The old man with Alzheimer’s who used to stand out by the road and watch the traffic go by isn’t there this morning as we pass. He hasn’t been out there for awhile. Ahead there’s a For Sale sign in the yard of the now vacant split-level ranch where for a time we used to get called at least once a week to pick up the woman with multiple sclerosis who often fell in the bedroom or sometimes the kitchen and needed our help getting up.
I’m thinking about these people this rainy morning – thinking about how life ends and life goes on -- as we respond for a presumption – a report of a patient who passed away during the night.
We enter the hundred-year-old house through the kitchen. On the wooden table there is a small bunch of yellow bananas in a white porcelain bowl. The kitchen is spare and clean.
We go down the hall to the bedroom where the woman lies in bed. She is cold, stiff and peaceful. I run a six second strip of asystole and call the time.
I learn from the officers on scene that the woman was eighty-seven, lived alone and had been in slowly failing health. Her daughter, who lives in Georgia, had been concerned that her mother hadn’t answered the phone last night or again this morning when she called to check on her. The police were sent on a welfare check. They entered the house by using the key that was kept in the watering can in the unlocked garage.

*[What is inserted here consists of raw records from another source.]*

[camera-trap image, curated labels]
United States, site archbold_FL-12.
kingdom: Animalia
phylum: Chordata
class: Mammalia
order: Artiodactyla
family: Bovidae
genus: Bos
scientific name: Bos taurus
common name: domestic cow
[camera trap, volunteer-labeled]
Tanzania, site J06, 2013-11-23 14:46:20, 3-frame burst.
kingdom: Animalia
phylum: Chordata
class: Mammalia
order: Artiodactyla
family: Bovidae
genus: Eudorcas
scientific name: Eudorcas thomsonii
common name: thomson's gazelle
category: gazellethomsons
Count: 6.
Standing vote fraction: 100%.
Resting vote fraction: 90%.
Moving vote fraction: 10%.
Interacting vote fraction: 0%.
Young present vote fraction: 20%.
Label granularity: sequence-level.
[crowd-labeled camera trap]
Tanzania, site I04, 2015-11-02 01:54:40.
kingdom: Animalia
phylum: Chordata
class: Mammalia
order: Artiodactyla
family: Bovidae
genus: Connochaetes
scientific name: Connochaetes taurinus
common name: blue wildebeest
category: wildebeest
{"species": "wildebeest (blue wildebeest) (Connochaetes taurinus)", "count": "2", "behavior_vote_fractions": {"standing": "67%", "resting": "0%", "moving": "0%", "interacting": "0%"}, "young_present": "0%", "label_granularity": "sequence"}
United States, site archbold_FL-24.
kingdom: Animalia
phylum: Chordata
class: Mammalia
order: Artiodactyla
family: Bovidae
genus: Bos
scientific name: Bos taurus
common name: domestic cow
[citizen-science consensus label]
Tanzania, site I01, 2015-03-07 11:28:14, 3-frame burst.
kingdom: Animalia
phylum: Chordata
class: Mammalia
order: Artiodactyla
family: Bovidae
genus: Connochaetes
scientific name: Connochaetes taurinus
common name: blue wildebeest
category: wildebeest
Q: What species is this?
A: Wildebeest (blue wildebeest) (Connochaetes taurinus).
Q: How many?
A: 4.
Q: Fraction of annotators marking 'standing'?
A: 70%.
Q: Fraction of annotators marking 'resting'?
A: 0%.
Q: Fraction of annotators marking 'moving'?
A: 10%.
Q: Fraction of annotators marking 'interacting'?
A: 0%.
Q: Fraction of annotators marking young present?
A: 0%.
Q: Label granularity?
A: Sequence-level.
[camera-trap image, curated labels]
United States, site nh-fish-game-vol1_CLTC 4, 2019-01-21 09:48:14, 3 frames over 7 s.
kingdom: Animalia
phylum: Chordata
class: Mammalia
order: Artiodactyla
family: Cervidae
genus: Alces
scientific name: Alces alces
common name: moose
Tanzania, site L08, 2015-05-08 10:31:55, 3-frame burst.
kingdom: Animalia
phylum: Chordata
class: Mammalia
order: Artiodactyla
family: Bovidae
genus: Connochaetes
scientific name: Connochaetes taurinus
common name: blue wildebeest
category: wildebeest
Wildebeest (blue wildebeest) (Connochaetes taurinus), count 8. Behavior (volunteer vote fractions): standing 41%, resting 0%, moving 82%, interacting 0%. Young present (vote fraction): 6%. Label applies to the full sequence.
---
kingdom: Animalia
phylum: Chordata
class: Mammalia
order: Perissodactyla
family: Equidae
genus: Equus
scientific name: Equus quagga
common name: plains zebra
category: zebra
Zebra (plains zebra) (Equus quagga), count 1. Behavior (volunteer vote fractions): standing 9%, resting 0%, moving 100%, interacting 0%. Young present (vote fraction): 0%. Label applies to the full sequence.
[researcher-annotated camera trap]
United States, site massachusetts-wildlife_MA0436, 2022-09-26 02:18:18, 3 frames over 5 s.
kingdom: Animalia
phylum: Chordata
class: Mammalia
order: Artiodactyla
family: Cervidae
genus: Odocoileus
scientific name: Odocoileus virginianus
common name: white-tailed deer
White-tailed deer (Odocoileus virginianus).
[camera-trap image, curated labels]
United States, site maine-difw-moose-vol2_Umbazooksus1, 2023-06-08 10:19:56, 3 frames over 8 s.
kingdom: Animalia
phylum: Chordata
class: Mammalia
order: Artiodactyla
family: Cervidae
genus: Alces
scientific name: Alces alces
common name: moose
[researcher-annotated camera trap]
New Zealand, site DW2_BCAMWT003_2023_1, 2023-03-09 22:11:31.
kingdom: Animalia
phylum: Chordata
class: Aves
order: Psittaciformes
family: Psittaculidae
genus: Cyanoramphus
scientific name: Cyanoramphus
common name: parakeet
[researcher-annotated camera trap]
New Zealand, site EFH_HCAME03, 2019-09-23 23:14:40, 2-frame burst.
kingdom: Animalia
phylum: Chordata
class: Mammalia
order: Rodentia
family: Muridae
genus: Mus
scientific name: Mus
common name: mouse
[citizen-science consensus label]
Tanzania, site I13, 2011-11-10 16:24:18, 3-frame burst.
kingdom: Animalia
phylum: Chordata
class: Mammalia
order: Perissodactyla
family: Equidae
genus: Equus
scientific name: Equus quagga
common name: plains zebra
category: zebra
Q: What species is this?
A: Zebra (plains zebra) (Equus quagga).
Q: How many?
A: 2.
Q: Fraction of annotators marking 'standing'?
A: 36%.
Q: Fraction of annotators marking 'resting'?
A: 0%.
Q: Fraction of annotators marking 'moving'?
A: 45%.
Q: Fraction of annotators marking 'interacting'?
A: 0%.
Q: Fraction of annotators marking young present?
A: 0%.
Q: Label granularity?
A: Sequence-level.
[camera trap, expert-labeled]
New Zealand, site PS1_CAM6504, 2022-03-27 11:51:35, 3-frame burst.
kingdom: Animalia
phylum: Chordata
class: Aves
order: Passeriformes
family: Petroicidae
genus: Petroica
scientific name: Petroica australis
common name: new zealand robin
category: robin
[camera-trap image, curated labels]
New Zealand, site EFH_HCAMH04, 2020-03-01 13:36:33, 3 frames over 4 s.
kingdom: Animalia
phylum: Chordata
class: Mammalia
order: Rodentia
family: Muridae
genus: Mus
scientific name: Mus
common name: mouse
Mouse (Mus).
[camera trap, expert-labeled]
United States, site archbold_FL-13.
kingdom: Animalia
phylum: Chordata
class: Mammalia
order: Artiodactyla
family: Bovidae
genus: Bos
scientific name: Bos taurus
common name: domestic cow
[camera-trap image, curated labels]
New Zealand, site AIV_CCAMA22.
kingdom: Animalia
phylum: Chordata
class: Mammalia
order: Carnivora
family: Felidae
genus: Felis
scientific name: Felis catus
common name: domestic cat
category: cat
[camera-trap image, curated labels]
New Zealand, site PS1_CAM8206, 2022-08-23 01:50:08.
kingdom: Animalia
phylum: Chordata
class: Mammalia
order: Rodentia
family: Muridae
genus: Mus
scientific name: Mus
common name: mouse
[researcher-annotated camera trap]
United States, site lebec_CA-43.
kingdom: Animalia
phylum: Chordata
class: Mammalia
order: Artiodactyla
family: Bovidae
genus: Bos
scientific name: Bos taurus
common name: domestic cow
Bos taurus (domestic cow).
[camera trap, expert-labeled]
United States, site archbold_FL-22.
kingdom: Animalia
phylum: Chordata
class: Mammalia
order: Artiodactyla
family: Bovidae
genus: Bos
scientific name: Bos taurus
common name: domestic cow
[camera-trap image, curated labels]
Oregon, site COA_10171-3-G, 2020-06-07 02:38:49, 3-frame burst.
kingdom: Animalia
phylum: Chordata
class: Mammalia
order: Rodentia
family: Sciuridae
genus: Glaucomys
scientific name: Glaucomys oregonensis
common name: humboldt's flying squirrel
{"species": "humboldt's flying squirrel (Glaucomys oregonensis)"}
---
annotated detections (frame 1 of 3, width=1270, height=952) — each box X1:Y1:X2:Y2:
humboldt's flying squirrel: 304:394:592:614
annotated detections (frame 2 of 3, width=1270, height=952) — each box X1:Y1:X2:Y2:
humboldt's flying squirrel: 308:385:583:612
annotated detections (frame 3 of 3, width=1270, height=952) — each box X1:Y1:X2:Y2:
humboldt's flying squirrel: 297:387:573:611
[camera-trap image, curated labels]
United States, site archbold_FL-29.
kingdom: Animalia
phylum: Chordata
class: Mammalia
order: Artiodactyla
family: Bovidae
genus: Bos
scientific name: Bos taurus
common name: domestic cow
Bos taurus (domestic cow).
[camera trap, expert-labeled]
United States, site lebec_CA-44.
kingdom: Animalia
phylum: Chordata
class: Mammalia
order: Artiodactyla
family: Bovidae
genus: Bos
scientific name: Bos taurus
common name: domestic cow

I write my name, date of birth and license number along with the presumption time and hand it to the officer, and then pick my monitor up and swing it over my shoulder. I walk back out through the kitchen, and then out to the ambulance.
The rain has stopped and as we drive back to our base I see a hint of sun breaking through the clouds.
All day long now I find myself thinking about those bananas. What’s going to happen to them? Are they going to sit in that bowl until they turn black and rot? Who’s going to throw them out? Or will someone take them home and eat them while they are still ripe?